#### Исходный текст
В защиту эфиальта и плутарха
Начнем с последнего, понимая под этим именем не только его самого, но и античных историков вообще. Ведь они прекрасно знали, как обстояло дело, – так неужели же в их сердца не стучал прах неправедно забытых героев? Наверное, стучал – только звук этот заглушался иным, более настойчивым и громким.
Дело в том, что в тогдашнем представлении (как, впрочем, в гораздо более поздние времена и в представлении древнерусских летописцев, например) историк не может быть просто скрупулезным хронистом, бесстрастно описывающим ход событий, перечисляющим исключительно факты и даты. Всякая история – непременный нравственный урок ныне живущим, сотворение для них зримых символов добра и зла.
Если разобраться, то сражения при Фермопилах и у мыса Артемисий стратегически ровным счетом ничего не решали. Да, персидскую армию удалось задержать на четыре дня. Но что от этого изменилось? Это ведь не «чудо под Москвой» времен Великой Отечественной войны, когда сопротивление из последних сил, даже сверх всяких мыслимых сил, позволило дождаться прибытия сибирских дивизий и перейти в контрнаступление. Не было в ходе кампании 480 года до Р.Х. ничего подобного! Весь героизм защитников Фермопил не мог помешать Ксерксу всего лишь месяц спустя оккупировать Афины. Причем, как отмечают в своей «Всемирной истории войн» Эрнест и Тревор Дюпюи, «армия Ксеркса, понесшая пока мало потерь, была к тому же усилена контингентами из Фив и других северных греческих государств. Персидский флот, вероятно, все еще насчитывал более 700 боевых кораблей – вдвое больше числа греческих трирем». Окончательно решили судьбу войны морское сражение у Саламина[376]и битва при Платеях[377].
Но не одной стратегией исчерпывается значение. Фермопилы послужили образцом высшего героизма, нравственным примером, символом, под которым могли объединиться разношерстые эллинские войска. И с этой точки зрения триста спартанцев – горстка против неодолимой силы – символ куда более яркий, нежели трехтысячный сводный отряд. Конечно, еще и грозных лакедемонян дразнить не хотелось: раз уж считают, что одни воевали и приносили жертвы на алтарь победы, пусть их… Впрочем, последнее соображение было сугубо побочным, а не определяющим.
########
#### Фрагменты записей
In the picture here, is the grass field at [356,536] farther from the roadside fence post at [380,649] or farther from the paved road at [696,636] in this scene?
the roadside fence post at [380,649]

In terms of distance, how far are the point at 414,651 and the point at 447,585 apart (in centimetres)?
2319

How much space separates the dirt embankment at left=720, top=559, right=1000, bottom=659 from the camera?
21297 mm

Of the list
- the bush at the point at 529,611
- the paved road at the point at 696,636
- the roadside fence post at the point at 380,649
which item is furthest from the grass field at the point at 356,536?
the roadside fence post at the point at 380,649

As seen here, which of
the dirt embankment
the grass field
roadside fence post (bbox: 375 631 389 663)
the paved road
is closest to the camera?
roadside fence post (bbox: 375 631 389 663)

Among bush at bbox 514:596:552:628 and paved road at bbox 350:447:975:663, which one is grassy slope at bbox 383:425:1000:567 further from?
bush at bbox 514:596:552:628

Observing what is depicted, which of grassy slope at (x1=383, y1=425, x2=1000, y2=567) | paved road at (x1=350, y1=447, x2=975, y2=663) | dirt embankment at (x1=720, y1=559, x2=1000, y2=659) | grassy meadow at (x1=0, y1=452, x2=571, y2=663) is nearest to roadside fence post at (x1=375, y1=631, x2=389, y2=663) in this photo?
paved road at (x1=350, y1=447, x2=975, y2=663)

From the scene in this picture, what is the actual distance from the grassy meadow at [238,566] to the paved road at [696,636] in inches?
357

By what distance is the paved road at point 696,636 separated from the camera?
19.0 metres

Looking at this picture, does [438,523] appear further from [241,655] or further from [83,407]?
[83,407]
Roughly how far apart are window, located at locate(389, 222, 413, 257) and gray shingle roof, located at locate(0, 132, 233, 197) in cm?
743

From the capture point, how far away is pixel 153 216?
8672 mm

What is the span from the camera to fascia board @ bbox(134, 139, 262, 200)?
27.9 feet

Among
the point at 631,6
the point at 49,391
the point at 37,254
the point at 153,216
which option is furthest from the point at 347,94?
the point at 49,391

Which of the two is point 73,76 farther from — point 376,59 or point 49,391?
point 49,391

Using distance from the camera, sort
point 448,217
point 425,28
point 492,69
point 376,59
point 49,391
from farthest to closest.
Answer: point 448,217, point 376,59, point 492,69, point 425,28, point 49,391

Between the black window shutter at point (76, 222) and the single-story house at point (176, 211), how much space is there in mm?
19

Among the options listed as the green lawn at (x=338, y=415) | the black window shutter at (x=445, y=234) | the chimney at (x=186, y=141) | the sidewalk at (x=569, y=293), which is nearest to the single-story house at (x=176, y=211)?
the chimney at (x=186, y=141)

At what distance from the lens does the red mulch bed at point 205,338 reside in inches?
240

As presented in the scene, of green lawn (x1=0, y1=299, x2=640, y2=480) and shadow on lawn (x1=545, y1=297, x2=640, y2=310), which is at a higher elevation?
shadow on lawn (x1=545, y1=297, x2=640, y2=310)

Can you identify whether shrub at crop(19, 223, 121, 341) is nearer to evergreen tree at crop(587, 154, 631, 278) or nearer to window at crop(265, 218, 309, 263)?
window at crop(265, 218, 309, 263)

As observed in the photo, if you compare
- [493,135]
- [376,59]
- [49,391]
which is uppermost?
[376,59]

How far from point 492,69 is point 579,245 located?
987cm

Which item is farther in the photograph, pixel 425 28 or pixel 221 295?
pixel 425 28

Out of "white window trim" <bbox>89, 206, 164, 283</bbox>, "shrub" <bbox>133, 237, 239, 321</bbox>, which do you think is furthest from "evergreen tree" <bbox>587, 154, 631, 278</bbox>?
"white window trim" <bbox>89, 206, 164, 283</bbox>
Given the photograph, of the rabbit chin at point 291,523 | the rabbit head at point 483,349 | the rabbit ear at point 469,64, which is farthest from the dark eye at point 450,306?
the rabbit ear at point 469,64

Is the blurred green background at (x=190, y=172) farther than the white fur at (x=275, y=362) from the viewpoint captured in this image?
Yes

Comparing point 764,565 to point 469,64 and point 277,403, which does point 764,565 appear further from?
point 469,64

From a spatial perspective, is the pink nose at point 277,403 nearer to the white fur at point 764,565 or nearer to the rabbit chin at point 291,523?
########
*Задания:*
**A)** Ответьте по тексту о Фермопилах на вопросы:
(i) С чьими представлениями об истории сравниваются взгляды античных историков?
(ii) На сколько дней удалось задержать персидскую армию?
(iii) Какие сражения окончательно решили судьбу войны?
**B)** Измените отрывок текста о Фермопилах, начиная со слов «Дело в том, что» и заканчивая словами «добра и зла.»: замените «историк» на «летописец».

*Ответы к заданиям:*
**A)**
(i) С представлениями древнерусских летописцев.
(ii) На четыре дня.
(iii) Морское сражение у Саламина и битва при Платеях.

**B)**
Дело в том, что в тогдашнем представлении (как, впрочем, в гораздо более поздние времена и в представлении древнерусских летописцев, например) летописец не может быть просто скрупулезным хронистом, бесстрастно описывающим ход событий, перечисляющим исключительно факты и даты. Всякая история – непременный нравственный урок ныне живущим, сотворение для них зримых символов добра и зла.